Auch 1996 steht wieder eine stattliche Zahlenreihe auf dem Terminkalender unmöglich, alle Daten an dieser Stelle auch nur zu erwähnen. Wir werden jedoch in bewährter Weise im Laufe des Jahres immer wieder einmal den einen oder anderen Gedenktag herausgreifen und näher auf Leben und Wirken des zu Ehrenden eingehen.

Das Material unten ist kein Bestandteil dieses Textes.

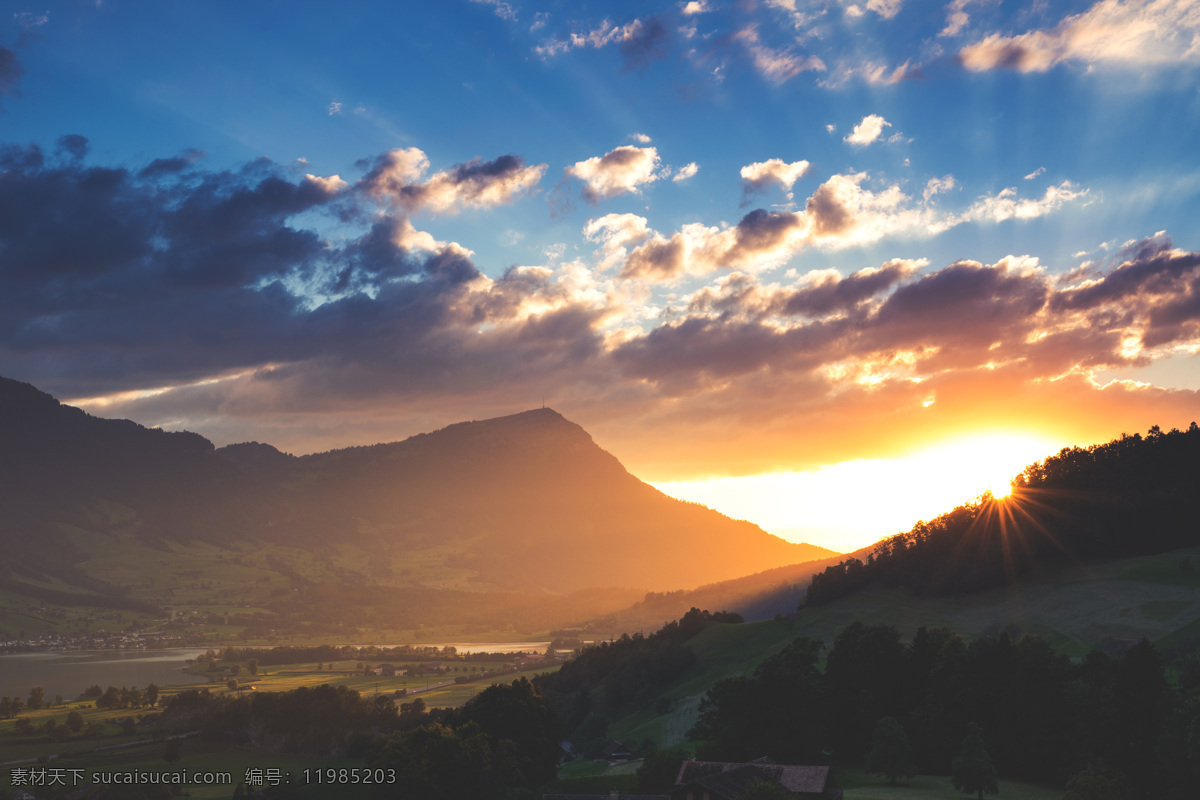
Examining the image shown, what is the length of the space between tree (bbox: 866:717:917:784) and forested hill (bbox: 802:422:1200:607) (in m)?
95.6

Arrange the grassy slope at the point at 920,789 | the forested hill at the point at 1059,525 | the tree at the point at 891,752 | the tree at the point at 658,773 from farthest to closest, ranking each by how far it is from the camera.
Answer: the forested hill at the point at 1059,525 → the tree at the point at 891,752 → the tree at the point at 658,773 → the grassy slope at the point at 920,789

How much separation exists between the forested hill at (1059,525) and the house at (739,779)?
11746 cm

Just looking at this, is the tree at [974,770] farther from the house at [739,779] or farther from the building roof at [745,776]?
the building roof at [745,776]

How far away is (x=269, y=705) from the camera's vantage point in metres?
158

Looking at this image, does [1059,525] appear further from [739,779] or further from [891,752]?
[739,779]

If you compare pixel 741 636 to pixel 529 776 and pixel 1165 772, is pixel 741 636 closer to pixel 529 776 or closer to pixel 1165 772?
pixel 529 776

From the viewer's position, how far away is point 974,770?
2835 inches

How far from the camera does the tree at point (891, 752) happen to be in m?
81.1

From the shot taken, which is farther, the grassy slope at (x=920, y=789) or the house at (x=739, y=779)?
the grassy slope at (x=920, y=789)

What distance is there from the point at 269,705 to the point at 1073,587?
6260 inches

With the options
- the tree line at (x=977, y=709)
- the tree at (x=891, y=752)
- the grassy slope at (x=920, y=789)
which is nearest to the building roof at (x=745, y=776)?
the grassy slope at (x=920, y=789)

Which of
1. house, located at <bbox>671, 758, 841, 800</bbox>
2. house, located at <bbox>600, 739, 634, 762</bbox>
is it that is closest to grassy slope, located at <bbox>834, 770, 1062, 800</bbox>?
house, located at <bbox>671, 758, 841, 800</bbox>

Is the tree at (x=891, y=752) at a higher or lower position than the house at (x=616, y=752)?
higher

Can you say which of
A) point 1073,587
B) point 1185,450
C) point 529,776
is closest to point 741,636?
point 1073,587
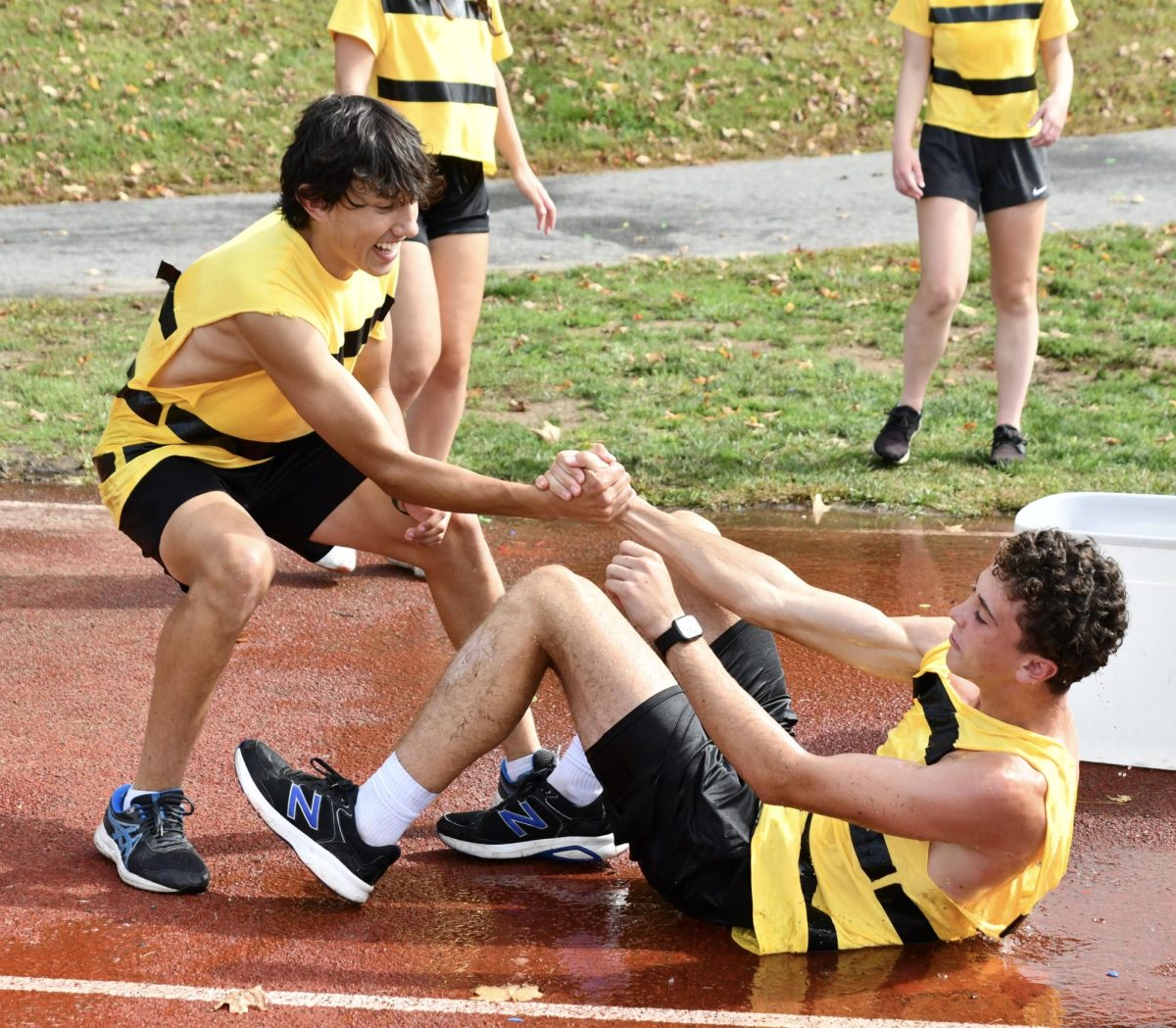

Den Anfang macht am 19. Januar der vor 175 Jahren in Neidenburg geborene Historiker und Schriftsteller Ferdinand Gregorovius; er starb vor 105 Jahren am 1. Mai in München und hinterließ viele Reisebeschreibungen sowie die Geschichte der Städte Rom und Athen im Mittelalter. Ebenfalls im Januar wurde ein anderer Ostpreuße geboren, der sich als Schriftsteller und als Komponist einen Namen gemacht hat: E.T.A. Hoffmann, geboren am 24. Januar 1776 in Königsberg. Dort wirkte einst als Dirigierender Bürgermeister ein Mann, der vor 255 Jahren in Gerdauen das Licht der Welt erblickte (31. Januar): Theodor Gottlieb von Hippel der Ältere; er starb vor 200 Jahren am 23. April und hinterließ neben einer umfangreichen Bibliothek auch eine Reihe von schriftstellerischen Arbeiten, die er als "typischer Vertreter des ausklingenden aufgeklärten Jahrhunderts" verfaßt hatte.
Im Februar gilt es des in Danzig geborenen Malers Anton Möller zu gedenken; er starb vor 385 Jahren am 1. Februar. Ebenfalls aus Danzig stammte der Kupferstecher Daniel Nikolaus Chodowiecki (270. Geburtstag am 16. Oktober 1726); er starb vor 195 Jahren (7. Februar). Mit dem Ostdeutschen Kulturpreis für Musik wurde 1979 der in Elbing geborene Komponist und Dirigent Heinz von Schumann ausgezeichnet; er wäre am 14. Februar 85 Jahre alt geworden.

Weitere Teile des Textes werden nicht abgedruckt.